“Al di là delle difficoltà legate alla crisi, il nostro sistema creditizio presenta dei nodi strutturali che vanno assolutamente affrontati. E’ chiaro a tutti che questo 10% di maggiori affidati non è costituito da piccoli imprenditori, da famiglie o da titolari di partite Iva, ma quasi esclusivamente da grandi gruppi o società industriali. In linea generale non ci sarebbe nulla da obbiettare se questo 10% fosse costituito da soggetti solvibili.

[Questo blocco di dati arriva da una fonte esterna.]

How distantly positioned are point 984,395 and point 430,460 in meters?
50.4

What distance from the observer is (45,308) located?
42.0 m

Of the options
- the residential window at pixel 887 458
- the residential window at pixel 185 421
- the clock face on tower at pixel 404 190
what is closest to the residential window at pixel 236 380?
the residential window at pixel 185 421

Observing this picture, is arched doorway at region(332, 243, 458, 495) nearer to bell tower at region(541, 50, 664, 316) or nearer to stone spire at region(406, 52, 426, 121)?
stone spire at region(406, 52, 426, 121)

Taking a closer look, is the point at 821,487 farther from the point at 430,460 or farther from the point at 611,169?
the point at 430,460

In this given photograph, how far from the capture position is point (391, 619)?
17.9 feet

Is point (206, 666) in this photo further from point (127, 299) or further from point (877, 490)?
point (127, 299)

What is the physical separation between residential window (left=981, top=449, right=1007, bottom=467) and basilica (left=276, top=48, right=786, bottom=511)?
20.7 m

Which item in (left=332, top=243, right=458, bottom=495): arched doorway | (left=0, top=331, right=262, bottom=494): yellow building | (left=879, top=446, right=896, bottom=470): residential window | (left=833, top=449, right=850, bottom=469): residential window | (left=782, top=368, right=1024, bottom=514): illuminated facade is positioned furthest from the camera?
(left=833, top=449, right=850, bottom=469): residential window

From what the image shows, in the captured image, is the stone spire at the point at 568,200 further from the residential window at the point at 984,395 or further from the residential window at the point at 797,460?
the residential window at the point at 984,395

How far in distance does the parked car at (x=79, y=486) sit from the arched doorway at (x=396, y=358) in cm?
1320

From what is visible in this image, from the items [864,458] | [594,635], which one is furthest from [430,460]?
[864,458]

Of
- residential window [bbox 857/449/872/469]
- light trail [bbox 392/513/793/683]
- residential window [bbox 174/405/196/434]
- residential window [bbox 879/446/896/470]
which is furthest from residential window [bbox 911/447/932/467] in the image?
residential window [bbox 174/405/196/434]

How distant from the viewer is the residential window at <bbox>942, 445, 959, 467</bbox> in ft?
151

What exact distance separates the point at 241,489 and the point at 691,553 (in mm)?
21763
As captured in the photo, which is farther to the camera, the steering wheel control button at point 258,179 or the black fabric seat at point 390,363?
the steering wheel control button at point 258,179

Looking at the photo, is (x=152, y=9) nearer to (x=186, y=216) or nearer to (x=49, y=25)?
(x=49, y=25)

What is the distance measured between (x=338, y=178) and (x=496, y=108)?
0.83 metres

Invece, dall’analisi della distribuzione del tasso di insolvenza emerge che il 78,3% è concentrato nelle mani del 10% dei migliori affidati. In buona sostanza, nei rapporti tra banche ed imprese tutto è clamorosamente rovesciato: chi riceve la quasi totalità dei prestiti presenta livelli di affidabilità bassissimi, mentre chi dimostra di essere un buon pagatore ottiene il denaro con il contagocce”.
I numeri sono impietosi. Secondo l’elaborazione dell’Ufficio studi della CGIA di Mestre, il primo 10% degli affidatari riceve il 80,9% del totale dei prestiti erogati dalle banche. Prestiti, fanno notare dalla CGIA, che tecnicamente sono definiti come finanziamenti per cassa. Una tipologia di finanziamento che copre quasi il 70% del totale dei finanziamenti erogati dal sistema bancario italiano.
Peccato che questa grande generosità rivolta alle grandi imprese non sia ricambiata. Infatti, le sofferenze a carico di questi clienti così “privilegiati” (ovvero sempre il primo 10% degli affidatari) è pari al 78,3% del totale. Insomma, pur non essendo dei buoni pagatori, le banche continuano a premiarli.